Même si son apparition fut furtive et ne laissa pas un grand souvenir dans le monde de la F1, la Ferguson P99 fut particulièrement innovante et ce, pour deux raisons. Elle fut la première Formule 1 à quatre roues motrices, mais aussi celle qui proposa pour la première fois un système d'antiblocage des roues au freinage. Pas mal pour une marque dont la principale activité était la commercialisation de tracteurs. Retour sur son bref passage dans le monde merveilleux de la F1.

Des terres agricoles au bitume des circuits.

Quel rapport entre un tracteur et une F1 ? Pas grand-chose à vrai dire si ce n’est que c’est sous l’impulsion de Harry Ferguson, le Ferguson de la marque d’engins agricoles bien connus Massey-Ferguson, qu’est né le projet P99. 
C’est d’abord avec Ford qu’Harry Ferguson a commencé à vendre des tracteurs. Fort de quelques brevets, comme le relevage hydraulique, il travaille pendant quelques années avec Henry Ford. Une rupture de contrat avec le géant américain et un procès à la clef, le voilà dorénavant associé avec Massey-Harris ceci débouchant sur la création de la marque Massey-Ferguson.
Mais cela ne suffit pas au bouillant ingénieur irlandais qui fonde Harry Ferguson Research Limited qui lui permet de lancer quelques projets. C’est en 1960, qu’il approche Tony Rolt, le pilote Jaguar, et Claude Hill, ingénieur en chef chez Aston Martin pour travailler sur un système utilisé sur ses tracteurs : la transmission intégrale.
C’est par le biais de la compétition qu’il compte promouvoir son invention et décide de se lancer dans la conception d’une monoplace de course à quatre roues motrices.

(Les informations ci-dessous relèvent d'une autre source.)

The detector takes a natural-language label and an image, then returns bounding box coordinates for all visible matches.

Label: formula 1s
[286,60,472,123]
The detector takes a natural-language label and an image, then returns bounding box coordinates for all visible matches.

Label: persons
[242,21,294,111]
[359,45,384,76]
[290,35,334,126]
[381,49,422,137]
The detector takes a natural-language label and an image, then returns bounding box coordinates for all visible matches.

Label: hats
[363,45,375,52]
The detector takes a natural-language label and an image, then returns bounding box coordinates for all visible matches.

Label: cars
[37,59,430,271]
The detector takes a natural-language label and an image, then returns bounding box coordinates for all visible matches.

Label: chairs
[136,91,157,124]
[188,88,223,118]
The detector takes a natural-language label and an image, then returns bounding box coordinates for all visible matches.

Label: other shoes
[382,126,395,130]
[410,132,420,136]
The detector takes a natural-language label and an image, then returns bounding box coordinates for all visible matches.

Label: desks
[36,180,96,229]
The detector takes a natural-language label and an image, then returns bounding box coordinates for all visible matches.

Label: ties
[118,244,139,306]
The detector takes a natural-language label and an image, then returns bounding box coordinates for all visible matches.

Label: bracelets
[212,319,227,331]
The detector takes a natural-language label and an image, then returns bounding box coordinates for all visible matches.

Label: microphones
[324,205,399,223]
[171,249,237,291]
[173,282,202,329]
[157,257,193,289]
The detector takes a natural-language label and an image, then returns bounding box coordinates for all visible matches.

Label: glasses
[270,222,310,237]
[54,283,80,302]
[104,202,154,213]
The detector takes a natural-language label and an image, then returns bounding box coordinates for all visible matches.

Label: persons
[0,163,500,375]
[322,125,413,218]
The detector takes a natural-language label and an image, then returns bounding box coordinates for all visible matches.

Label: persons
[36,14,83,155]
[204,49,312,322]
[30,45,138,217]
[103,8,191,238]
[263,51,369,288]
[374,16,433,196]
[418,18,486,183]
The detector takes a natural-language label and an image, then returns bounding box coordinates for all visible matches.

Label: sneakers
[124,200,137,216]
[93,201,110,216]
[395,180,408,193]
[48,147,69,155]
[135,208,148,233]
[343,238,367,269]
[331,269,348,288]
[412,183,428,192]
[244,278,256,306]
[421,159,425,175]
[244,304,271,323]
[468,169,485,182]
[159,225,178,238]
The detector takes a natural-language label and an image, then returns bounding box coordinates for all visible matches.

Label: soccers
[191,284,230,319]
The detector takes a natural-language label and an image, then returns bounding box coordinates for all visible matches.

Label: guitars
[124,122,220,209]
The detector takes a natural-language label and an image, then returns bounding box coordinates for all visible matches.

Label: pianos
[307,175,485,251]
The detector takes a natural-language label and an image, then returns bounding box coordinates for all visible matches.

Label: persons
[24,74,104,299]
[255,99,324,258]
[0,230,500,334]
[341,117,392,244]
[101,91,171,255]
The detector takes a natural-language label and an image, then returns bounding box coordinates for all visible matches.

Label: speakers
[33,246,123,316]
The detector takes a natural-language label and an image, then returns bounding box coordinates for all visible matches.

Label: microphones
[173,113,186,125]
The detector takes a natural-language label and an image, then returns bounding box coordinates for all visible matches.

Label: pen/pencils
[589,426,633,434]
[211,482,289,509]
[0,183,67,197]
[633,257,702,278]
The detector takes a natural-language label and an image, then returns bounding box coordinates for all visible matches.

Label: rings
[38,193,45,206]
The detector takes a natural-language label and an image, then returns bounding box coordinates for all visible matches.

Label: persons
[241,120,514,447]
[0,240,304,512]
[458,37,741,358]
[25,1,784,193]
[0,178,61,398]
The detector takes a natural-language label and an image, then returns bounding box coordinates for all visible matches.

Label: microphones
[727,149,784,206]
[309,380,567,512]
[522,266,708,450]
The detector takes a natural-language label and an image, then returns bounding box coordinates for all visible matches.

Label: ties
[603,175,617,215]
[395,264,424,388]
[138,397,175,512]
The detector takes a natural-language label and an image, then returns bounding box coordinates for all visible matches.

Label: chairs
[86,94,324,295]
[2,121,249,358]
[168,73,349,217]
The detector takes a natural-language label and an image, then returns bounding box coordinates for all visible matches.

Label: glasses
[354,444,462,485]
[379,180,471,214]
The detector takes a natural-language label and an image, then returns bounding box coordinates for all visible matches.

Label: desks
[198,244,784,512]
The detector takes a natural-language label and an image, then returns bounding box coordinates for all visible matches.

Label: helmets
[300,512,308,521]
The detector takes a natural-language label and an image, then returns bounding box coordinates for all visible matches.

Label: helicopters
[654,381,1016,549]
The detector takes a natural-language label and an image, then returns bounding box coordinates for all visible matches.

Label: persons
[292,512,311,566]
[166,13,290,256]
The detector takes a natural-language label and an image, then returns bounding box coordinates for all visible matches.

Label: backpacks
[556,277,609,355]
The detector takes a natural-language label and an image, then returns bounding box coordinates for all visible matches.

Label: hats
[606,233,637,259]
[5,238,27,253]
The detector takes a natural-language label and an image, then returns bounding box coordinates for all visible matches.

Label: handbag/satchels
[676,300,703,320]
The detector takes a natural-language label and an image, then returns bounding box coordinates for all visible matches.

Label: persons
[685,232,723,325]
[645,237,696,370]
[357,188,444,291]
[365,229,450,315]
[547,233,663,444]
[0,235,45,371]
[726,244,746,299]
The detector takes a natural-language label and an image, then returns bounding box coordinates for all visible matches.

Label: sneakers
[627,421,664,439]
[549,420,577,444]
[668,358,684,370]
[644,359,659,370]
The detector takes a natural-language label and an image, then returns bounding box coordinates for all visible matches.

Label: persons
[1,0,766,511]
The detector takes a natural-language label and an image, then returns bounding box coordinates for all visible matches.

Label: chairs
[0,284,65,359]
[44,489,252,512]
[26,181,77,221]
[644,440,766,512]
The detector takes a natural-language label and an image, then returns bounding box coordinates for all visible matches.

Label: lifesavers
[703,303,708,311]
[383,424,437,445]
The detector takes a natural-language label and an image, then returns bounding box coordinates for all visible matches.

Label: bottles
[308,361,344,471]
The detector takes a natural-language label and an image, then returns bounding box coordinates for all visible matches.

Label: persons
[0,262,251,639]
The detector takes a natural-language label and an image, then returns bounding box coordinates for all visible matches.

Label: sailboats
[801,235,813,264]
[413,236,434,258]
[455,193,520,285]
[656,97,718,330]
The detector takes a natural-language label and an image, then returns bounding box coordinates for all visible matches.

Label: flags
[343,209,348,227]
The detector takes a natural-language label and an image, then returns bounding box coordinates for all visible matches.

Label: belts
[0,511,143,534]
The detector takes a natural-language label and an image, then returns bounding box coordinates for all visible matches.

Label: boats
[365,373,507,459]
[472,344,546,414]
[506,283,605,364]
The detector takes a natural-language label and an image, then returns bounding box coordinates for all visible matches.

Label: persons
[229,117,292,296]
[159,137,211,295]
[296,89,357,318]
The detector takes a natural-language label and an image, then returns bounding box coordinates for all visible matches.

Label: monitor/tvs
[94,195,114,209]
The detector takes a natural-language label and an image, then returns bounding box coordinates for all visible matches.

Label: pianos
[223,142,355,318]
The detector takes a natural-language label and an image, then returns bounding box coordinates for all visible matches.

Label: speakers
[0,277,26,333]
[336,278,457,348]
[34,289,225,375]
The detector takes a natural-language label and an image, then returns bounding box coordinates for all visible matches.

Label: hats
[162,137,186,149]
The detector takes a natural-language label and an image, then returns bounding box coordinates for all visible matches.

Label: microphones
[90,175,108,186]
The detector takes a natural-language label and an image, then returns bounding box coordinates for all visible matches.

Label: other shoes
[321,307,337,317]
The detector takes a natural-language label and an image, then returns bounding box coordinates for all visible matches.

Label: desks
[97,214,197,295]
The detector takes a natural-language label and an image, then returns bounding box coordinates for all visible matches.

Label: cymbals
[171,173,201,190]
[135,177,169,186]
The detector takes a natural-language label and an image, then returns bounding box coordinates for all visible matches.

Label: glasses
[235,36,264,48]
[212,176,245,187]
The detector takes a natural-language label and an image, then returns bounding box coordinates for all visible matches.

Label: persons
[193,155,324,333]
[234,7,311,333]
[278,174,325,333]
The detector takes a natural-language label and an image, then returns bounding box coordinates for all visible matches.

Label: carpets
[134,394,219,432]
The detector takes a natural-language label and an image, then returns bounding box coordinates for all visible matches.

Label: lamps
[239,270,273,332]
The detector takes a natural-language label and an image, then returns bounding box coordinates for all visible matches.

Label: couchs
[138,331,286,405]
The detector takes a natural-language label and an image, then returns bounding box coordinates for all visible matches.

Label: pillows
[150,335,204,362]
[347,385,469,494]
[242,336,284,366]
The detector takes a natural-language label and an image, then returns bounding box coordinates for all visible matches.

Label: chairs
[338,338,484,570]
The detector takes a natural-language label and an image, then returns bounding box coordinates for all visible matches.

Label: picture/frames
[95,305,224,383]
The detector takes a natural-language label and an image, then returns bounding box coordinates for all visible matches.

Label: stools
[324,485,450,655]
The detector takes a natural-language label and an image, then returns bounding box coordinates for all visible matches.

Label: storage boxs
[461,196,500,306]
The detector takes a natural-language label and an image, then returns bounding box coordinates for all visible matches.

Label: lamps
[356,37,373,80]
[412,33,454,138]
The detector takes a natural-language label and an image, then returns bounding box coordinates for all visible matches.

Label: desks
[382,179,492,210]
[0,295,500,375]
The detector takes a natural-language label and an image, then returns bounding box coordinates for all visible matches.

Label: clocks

Un développement pas de tout repos.

La création n’est pas forcément un long fleuve tranquille. C’est ce que va constater l’équipe constituée par Harry Ferguson. Alors que la voiture devait être prête pour participer à quelques courses en 1960, elle ne le sera que pour la saison suivante. Le challenge est grand et, dès le départ, il faut faire face à quelques contrariétés. Tout d’abord, afin de respecter une répartition des masses équivalente entre l’essieu arrière et l’essieu avant, Claude Hill doit positionner le moteur à l’avant ce qui va à l’encontre de la tendance du moment qui favorise une position arrière comme sur les Cooper ou Lotus.
De plus, la Commission Sportive Internationale décide de ramener la cylindrée des voitures disputant le championnat F1 à 1500cm3 alors que c’était un Climax 2,5l qui était prévu à l’origine. La puissance dégagée par ce plus petit moteur sera-t-elle suffisante pour bénéficier des avantages d’une quatre roues motrices ?
Le moteur est placé en position légèrement inclinée de façon à laisser un espace suffisant pour permettre au système de transmission de prendre place. Celui-ci possède un différentiel central qui renvoie la puissance via deux autres différentiels vers l’avant et l’arrière. Le siège du pilote est décalé vers la droite pour laisser passer l’arbre relié au différentiel arrière.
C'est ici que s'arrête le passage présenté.